**Your goal:**
In the rows below, replace "terrace" with "balcony" and rewrite every row otherwise unchanged, leaving out the pictures.

**Data under study:**
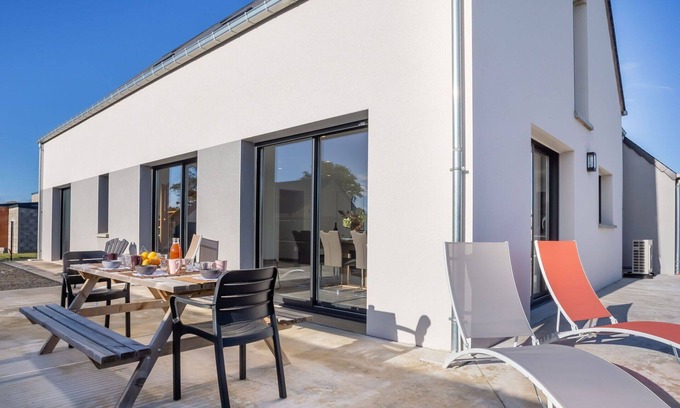 Bolleville House | Stunning private villa for 10 guests with WIFI, TV, terrace and pets allowed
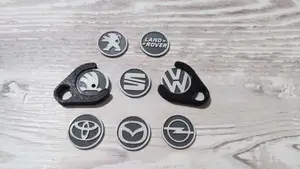 Keychain for 1€ + Coins with car logos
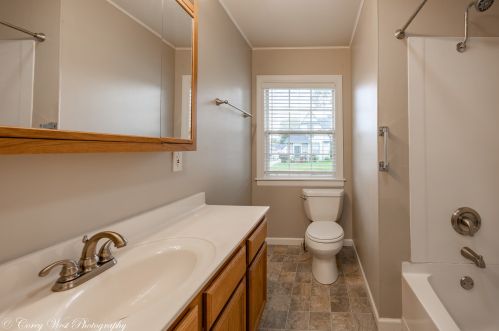 412 Cottage Row, Sycamore IL  60178-2107 exterior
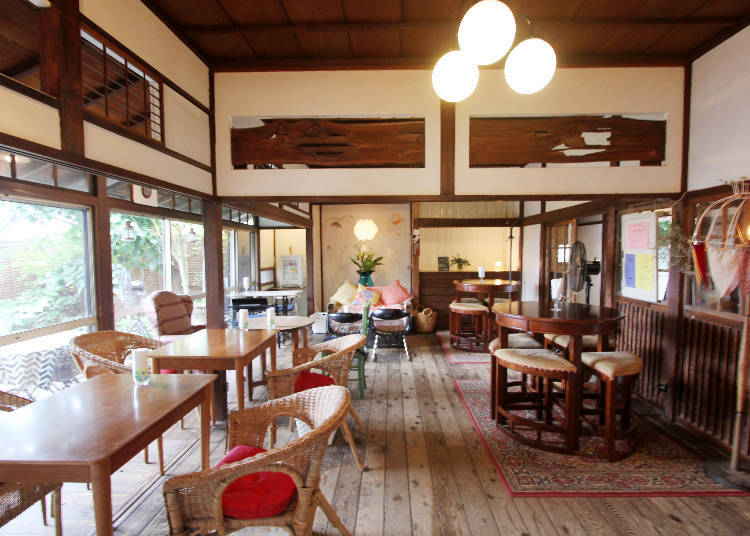 3) Café Sakanoshita: Heavenly Pancakes at a Long-Established Shop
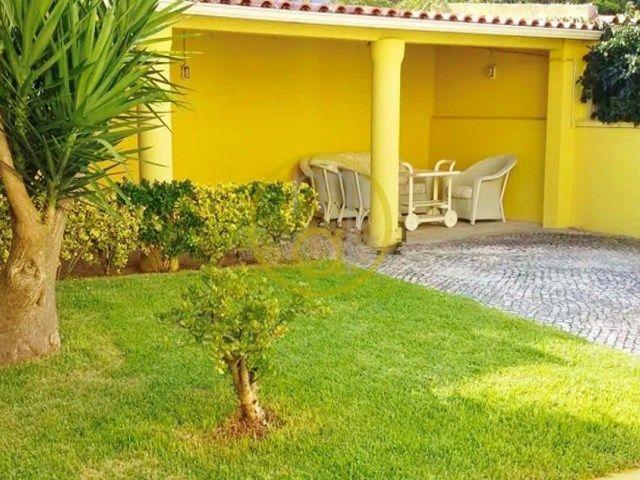 LISBON house V4 in RESTELO with garden 100m2. Parking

**Response area:**
 Bolleville House | Stunning private villa for 10 guests with WIFI, TV, balcony and pets allowed
 Keychain for 1€ + Coins with car logos
 412 Cottage Row, Sycamore IL  60178-2107 exterior
 3) Café Sakanoshita: Heavenly Pancakes at a Long-Established Shop
 LISBON house V4 in RESTELO with garden 100m2. Parking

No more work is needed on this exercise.